WHAT TO PRODUCE:
Give only the number of lines in these records that include "scattering".

(Saved data entries)
============================================================

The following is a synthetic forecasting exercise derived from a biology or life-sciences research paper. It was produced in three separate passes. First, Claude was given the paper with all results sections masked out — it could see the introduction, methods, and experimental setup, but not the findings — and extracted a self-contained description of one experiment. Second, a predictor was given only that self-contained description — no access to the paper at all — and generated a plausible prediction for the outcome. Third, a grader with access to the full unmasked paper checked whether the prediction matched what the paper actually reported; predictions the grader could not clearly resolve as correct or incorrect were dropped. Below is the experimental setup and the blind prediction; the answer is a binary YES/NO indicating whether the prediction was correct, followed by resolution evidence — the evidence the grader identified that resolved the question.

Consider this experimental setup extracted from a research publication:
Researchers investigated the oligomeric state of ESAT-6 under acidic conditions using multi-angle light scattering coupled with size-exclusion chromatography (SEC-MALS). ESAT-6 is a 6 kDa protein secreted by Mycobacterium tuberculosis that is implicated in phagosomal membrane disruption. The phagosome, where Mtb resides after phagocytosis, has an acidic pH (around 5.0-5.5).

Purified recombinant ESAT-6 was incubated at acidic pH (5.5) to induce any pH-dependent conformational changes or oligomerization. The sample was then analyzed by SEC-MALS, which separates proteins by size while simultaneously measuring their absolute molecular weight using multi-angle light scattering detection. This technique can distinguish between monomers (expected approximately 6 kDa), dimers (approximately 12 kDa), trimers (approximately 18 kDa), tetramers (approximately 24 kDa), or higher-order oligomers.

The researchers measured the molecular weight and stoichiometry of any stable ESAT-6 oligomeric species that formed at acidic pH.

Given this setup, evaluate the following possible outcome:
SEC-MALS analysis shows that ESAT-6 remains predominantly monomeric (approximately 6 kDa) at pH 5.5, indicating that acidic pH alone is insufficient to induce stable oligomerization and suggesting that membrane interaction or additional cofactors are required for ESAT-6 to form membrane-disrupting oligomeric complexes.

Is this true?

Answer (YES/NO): NO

============================================================

THE COMPLETED TASK:
2